COVID-19 may upset the ‘Keys to the White House’ prediction
Allan Lichtman, the distinguished political scientist from American University, has demonstrated an uncanny knack to forecast who will win U.S. presidential elections.
Using an earthquake forecasting model adapted to election forecasting, he uses 13 simple true/false questions, labelled the “Keys to the White House,” with six or more false keys indicating that the challenger will defeat the incumbent. Originally formulated to forecast the popular vote winner, Lichtman’s forecast modifications after the 2000 Bush-Gore election resulted in a correct forecast of Trump over Clinton in 2016.
For the 2020 election, Lichtman classifies seven of the keys to be false, indicating that Joe Biden will be elected the next president, and not just win the popular vote, which is certain to occur without the assistance of any models (think Biden’s dominance in California and New York).
Forecasting models, like most analytical models, use sets of input data that coalesce and transform into outputs. These outputs may provide a forecast of something that has not happened yet, or something that is imminent, but no one knows when. Earthquake forecasting models are useful, but like all models, the quality of the input determines the quality of the forecasts. As such, they may predict an earthquake that does not happen (a false alarm) or not predict an earthquake that does happen (a false clear).
Any input-driven model relies on historical information stealthily hidden in the data. Artificial intelligence and machine learning typically require massive amounts of data to be most effective. However, if the data is void of certain extremely rare events, or never observed events, the models may be unable to provide accurate forecasts of such phenomena.
How is this relevant to this year’s presidential election? Examining Lichtman’s 13 keys, four are clearly false (midterm House gains by the incumbent party, no social unrest, no scandals and no foreign or military successes), and six are clearly true (being the incumbent president, no primary challenger to the incumbent, no significant third party candidate, a major policy change, no foreign or military failure and the opposing party’s candidate is not charismatic).
The three remaining keys (positive short-term economic prospects, positive long-term economic prospects and incumbent is charismatic) become the deciding factors. To reach six false keys requires two of these last three keys to be false. Lichtman lists them all as false, with COVID-19 turning the two economic keys. However, there has never been a public health event of the size and scope as the current COVID-19 pandemic. As such, the data used to create the 13 keys and the true/false rules could not have interpreted the economic downturns driven by a public health crisis. Looking to early 2020, prior to the nation’s shut down, economic prospects both short term and long term were positive, which would have given Trump at most five false keys, not seven, an indicator for his reelection.
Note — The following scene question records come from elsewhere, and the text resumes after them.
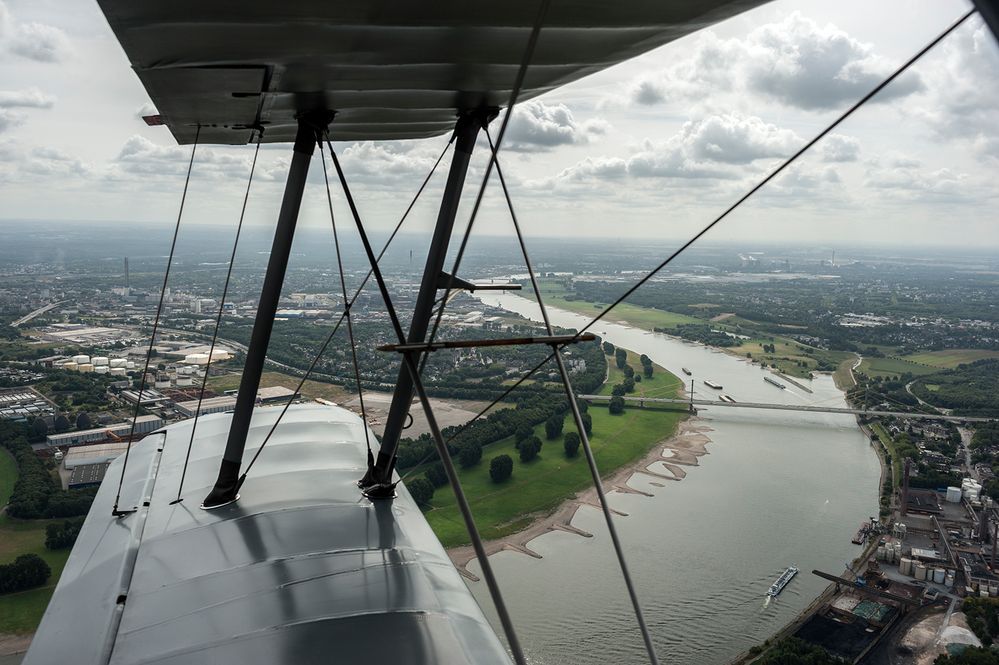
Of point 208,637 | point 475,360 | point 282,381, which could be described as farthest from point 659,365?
point 208,637

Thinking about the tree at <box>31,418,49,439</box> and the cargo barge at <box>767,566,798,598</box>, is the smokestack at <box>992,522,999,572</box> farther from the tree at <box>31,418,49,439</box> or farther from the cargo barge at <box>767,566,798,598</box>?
the tree at <box>31,418,49,439</box>

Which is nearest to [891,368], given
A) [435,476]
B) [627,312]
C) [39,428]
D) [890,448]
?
[890,448]

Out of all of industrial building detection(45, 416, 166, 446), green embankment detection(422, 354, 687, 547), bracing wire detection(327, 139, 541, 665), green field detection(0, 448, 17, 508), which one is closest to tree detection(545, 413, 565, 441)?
green embankment detection(422, 354, 687, 547)

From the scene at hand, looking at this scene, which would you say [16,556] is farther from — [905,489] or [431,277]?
[905,489]

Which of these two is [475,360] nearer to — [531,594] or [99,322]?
[531,594]

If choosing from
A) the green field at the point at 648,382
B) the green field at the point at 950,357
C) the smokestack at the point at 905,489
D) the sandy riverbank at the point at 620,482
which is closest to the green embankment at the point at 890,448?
the smokestack at the point at 905,489

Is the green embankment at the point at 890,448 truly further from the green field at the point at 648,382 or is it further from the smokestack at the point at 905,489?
the green field at the point at 648,382
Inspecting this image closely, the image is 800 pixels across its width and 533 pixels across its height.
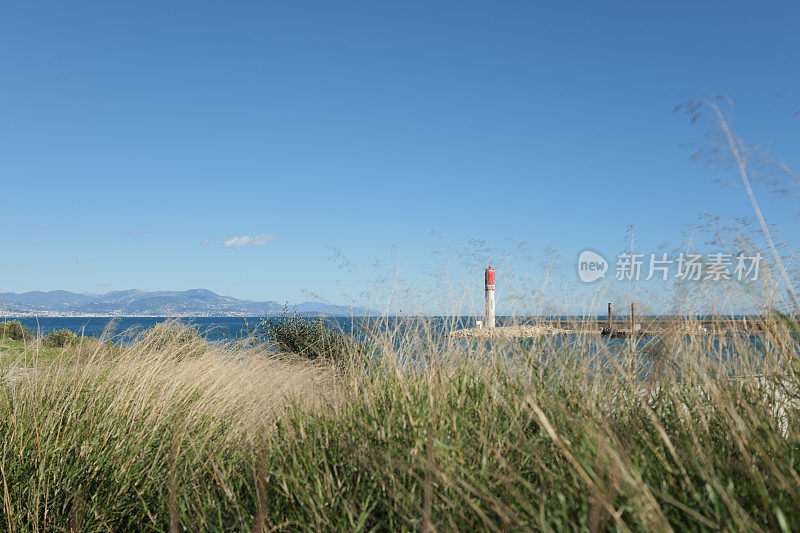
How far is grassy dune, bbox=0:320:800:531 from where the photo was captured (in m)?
1.39

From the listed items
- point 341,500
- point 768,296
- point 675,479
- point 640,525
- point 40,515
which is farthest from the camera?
point 768,296

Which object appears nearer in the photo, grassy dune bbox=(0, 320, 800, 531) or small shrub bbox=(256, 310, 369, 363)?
grassy dune bbox=(0, 320, 800, 531)

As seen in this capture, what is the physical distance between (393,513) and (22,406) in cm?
210

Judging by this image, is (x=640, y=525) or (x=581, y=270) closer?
(x=640, y=525)

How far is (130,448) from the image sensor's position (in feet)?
8.20

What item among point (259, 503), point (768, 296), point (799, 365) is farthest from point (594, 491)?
point (768, 296)

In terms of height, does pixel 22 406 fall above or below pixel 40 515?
above

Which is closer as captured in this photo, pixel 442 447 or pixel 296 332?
pixel 442 447

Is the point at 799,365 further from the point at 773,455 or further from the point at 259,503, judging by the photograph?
the point at 259,503

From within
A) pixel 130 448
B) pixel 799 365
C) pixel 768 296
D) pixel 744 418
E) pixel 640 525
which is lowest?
pixel 130 448

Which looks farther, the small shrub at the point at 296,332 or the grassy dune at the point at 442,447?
the small shrub at the point at 296,332

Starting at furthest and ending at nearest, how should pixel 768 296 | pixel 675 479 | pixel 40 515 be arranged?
pixel 768 296 < pixel 40 515 < pixel 675 479

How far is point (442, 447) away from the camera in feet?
5.48

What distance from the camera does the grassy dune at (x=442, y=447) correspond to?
1388 millimetres
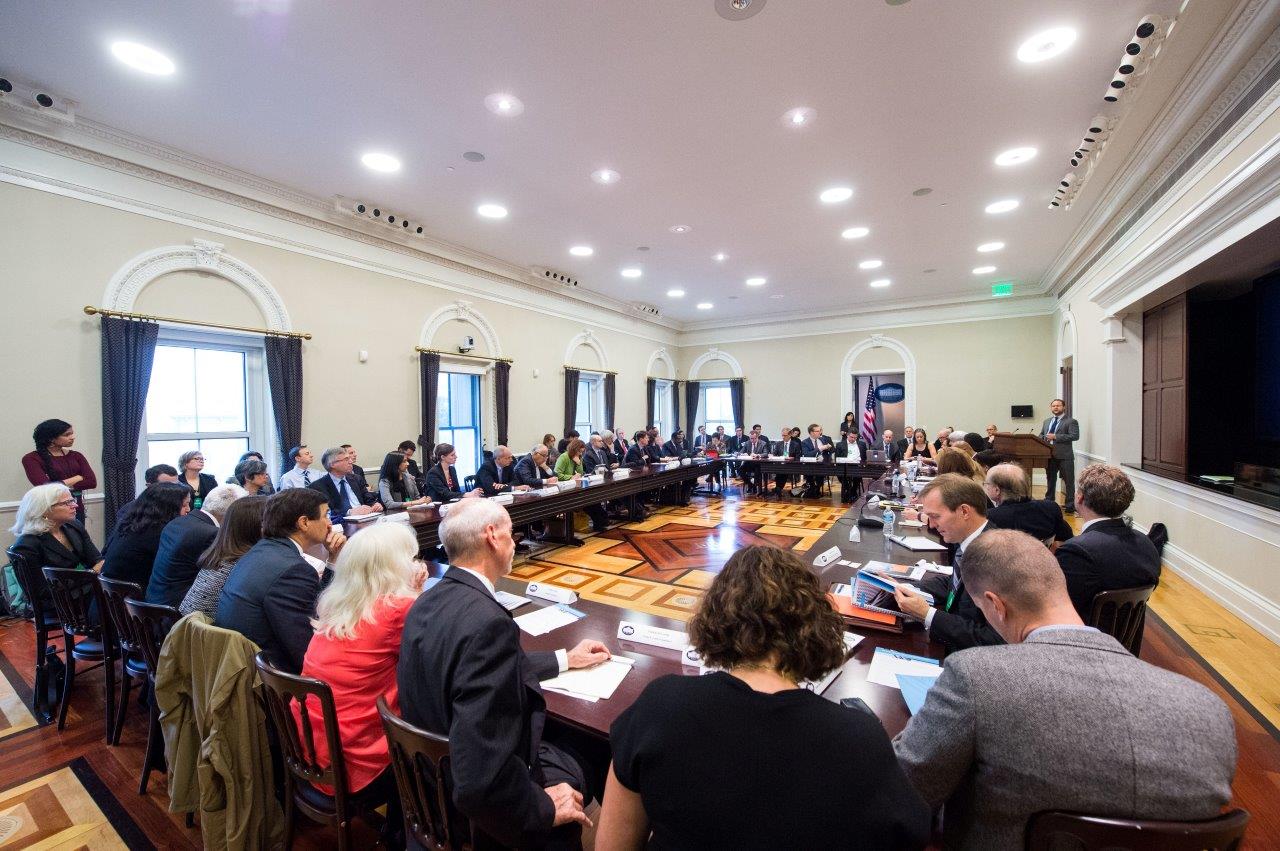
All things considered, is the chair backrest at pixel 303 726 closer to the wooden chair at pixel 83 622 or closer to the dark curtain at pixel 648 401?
the wooden chair at pixel 83 622

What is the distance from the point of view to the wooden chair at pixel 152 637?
1915 millimetres

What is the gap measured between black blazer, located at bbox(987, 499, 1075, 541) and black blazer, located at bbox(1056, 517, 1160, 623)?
405mm

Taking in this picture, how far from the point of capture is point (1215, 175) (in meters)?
3.48

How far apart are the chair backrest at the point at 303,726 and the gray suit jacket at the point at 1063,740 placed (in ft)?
4.46

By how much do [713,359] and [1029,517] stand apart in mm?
10136

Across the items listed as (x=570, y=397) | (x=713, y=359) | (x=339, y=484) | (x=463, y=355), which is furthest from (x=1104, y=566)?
(x=713, y=359)

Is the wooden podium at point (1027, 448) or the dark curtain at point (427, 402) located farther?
A: the wooden podium at point (1027, 448)

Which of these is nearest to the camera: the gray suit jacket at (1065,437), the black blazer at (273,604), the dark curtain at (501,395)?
the black blazer at (273,604)

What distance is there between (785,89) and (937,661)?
3.45 m

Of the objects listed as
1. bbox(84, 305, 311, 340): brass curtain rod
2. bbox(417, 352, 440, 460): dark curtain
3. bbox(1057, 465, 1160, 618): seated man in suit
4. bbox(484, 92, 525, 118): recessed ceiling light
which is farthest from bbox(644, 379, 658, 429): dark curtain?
A: bbox(1057, 465, 1160, 618): seated man in suit

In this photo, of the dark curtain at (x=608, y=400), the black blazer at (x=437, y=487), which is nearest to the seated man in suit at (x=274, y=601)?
the black blazer at (x=437, y=487)

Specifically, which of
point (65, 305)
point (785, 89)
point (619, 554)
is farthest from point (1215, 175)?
point (65, 305)

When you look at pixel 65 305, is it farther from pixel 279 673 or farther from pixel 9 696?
pixel 279 673

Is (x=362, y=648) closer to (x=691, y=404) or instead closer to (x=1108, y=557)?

If the model splits the two economic keys, given that the stock market continues to remain strong, the deciding factor becomes whether the incumbent is charismatic. Lichtman declares that he is not. Others, particularly those in his base on the right, would argue otherwise. Given that elections are all about turn out, if Trump’s base is motivated to show up and vote, the Trump charisma key may turn true.
What this exercise demonstrates is that in spite of large leads in the polls, this election is closer than many wish to acknowledge. Lichtman’s forecast is likely correct. However, like forecasting earthquakes, sometimes false alarms occur and earthquakes just do not occur.
Sheldon H. Jacobson, PhD, is a professor of computer science at the University of Illinois at Urbana-Champaign. He applies his expertise in data-driven risk-based assessment to evaluate and inform public policy. He is the founder of Election Analytics at the University of Illinois, a STEM learning laboratory for election forecasting.